In Bridges, as Supervisor of the Town of Liberty v. Supervisors of Sullivan County (27 Hun, 175), it was held that an action to recover moneys collected on account of taxes imposed on a railroad which plaintiff claimed should have been paid to the town, and were withheld by the county, was properly brought in the name of the supervisor' of the town of Liberty. That case was affirmed in 92 New York, 577, and Ruger, Ch. J., says : “ It is enough to say here that the rights of the town have been invaded and that the supervisor is a proper person to bring an action for the protection of such rights.” (Citing 62 N. Y., 434.) As the action before us is for an injury to the property and rights of the' town of Orleans, we think the supervisor was authorized to maintain the action in behalf of the town. (Sutherland v. Carr, 85 N. Y., 111.) The latter case seems to be put upon the ground that a liability existed in favor of the town, and therefore the supervisor might maintain the action. If wé are right in supposing that the supervisor was authorized by law to bring an action- like the one before us, then no resolution of the town was necessary 1 (Cornell v. The Town of Guilford, 1 Denio, 510 ; Town of Lyons v. Cole, 3 T. & C., 431.) Since the foregoing was written' the opinion of Barker, J., in Town of Kendall v. Holms et al., Railroad Commissioners, has been examined and the eases cited by him, and the reasoning in that opinion accords with the views already expressed herein. That action was to obtain an accounting for moneys received by,the railroad commissioners, and not used or deposited as required by law, and it was held that the action must be in the name of the supervisor and not in the name of the town.

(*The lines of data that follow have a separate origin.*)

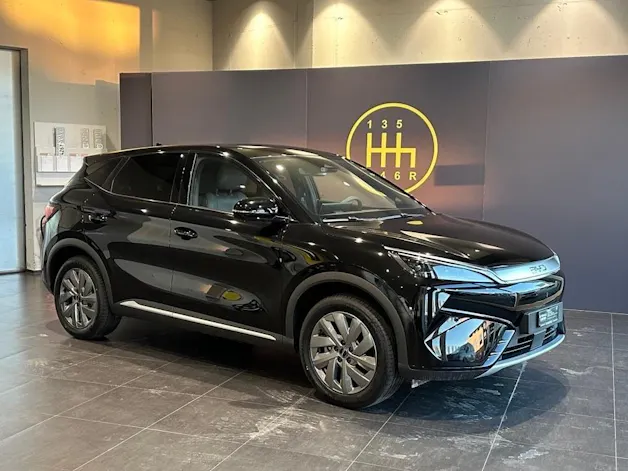 BYD Atto 3 EVO 74.8 kWh Design
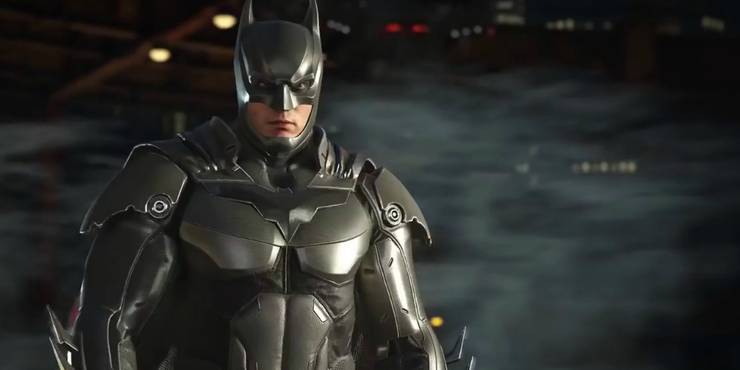 The Dark Knight S Metal 20 Batman Armors Ranked Cbr The Dark Knight S Metal 20 Batman Armors Ranked Cbr
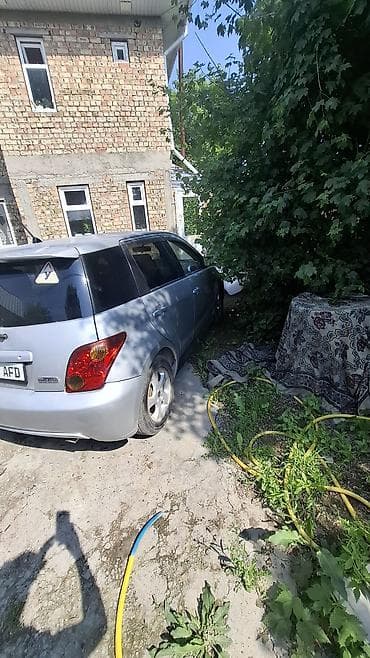 sprinter 2 2: Toyota Ist: 2003 г., 1.5 л, Автомат, Хэтчбэк — 2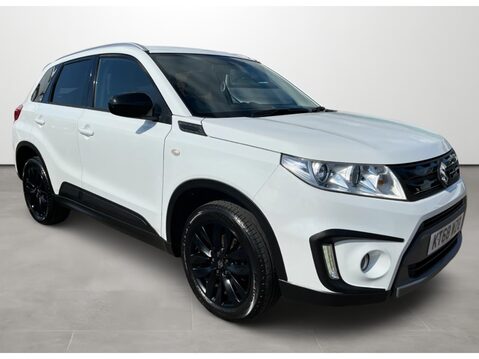 Suzuki Vitara 1.6 SZ-T Kuro 5dr 1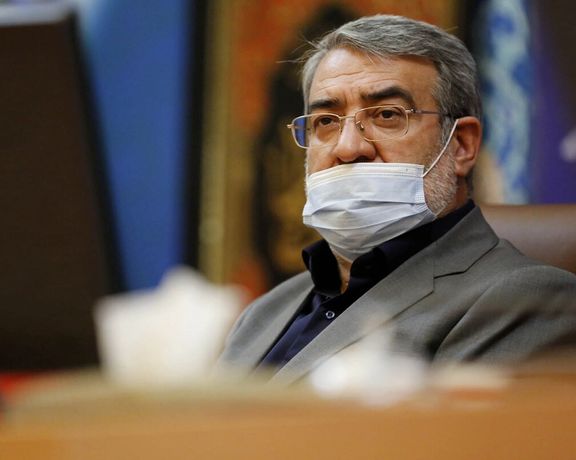 وزیر کشور: بعضی مردم فکر میکنند چون واکسن زدهاند رویینتن شدهاند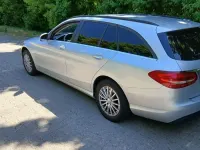 Gebraucht Mercedes C220 170 PS (125 kW) 2015 Silber Kombi
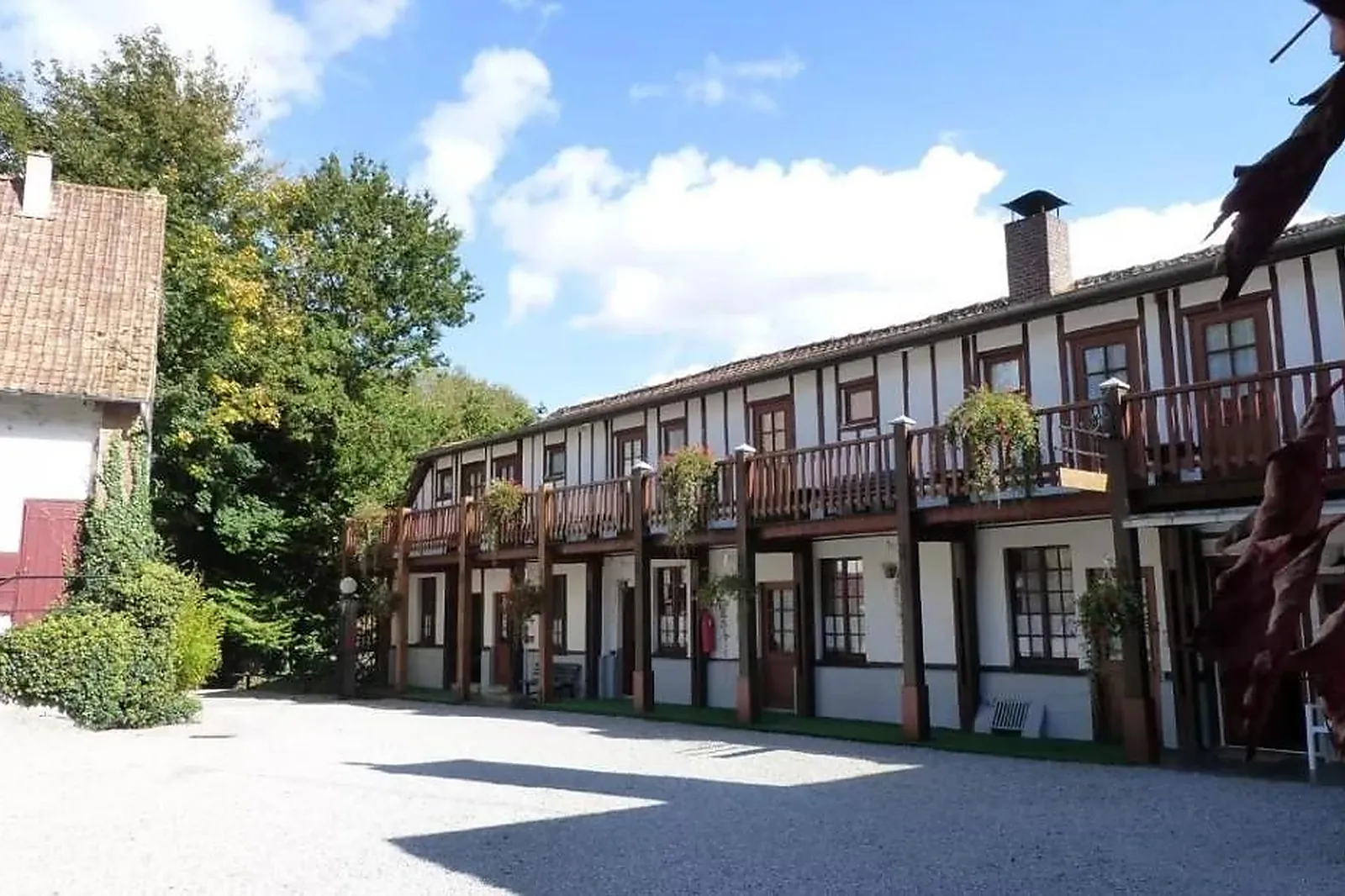 Lieux événementiels, DOMAINE D'HÉRAMBAULT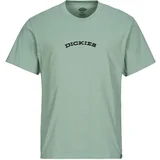 OUTDOOR SS TEE Zelena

[88]*88We come now to inquire whether the plaintiff made out a case entitling him to recover of the railroad commissioners appointed by the county judge of Jefferson county for the town of Orleans. When they issued the bonds in behalf of the town the adjudication of the county judge was in force, and they were apparently clothed with power and right to subscribe for stock in the Clayton and Theresa Railroad Company, and to issue bonds in payment for the same in behalf of the town. Their commission was delivered to them on 3d July, 1871. The statute made it their duty “with all reasonable dispatch” to make and issue the bonds of the town. (Chap. 907, Laws 1869, p. 2305, §§ 3, 4. and 5.)

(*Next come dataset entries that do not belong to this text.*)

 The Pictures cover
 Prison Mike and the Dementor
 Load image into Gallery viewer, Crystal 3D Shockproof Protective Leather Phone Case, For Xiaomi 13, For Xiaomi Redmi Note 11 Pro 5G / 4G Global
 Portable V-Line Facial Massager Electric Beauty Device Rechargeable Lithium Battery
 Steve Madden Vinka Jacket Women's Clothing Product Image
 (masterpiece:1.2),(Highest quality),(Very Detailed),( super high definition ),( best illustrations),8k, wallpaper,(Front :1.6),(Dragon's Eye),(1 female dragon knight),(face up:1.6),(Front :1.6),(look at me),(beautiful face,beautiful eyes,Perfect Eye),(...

On the 2d of April, 1872, they subscribed for stock in the Clayton and Theresa Railroad Company, and on the 3d and 4th of April, 1872, they delivered the bonds after they were registered, and scrip taken therefor in the sum of $80,000. Their official action, so far as it purported to create any liability on the part of the town, was complete. They did nothing after that in respect to the bonds which could prejudice the town of Orleans or which could be .the foundation of an action. This action was not brought until the 31st day of May, 1879, more than seven years after the completion of the acts of the Commissioners in the premises. In April, 1872, the commissioners had parted with all control over the bonds; they had received the stock in behalf of their town, and the evidence fails to establish any fraudulent acts or practices by the commissioners as to the bonds committed or suffered by them. When the bonds were delivered to the Clayton and Theresa Railroad Company they were beyond the control of the commissioners, and at no time after that was it in the power of the commissioners to recall or cancel the bonds. The duty they were charged with by the statute in respect to the issue of the bonds was complete. Whatever wrong was perpetrated by the commissioners was complete in April, 1872. As this action was not brought within six years next after the last act of the commissioners, we think the six years’ statute of limitations is a bar to the action. (Town of Ontario v. Hill, 33 Hun, 250.) That case is an authority upon the question now before us, as the opinion of Barker, J., had the approval of all of the members of the court, and we should therefore follow it in disposing of the question made here in regard to the commissioners. (See Northrop v. Hill, 57 [89]*89N. Y., 351; Bank of Utica v. Childs, 6 Cowen, 238; Argall v. Bryant, 1 Sand. Supr. Ct. R., 98, and cases there cited.)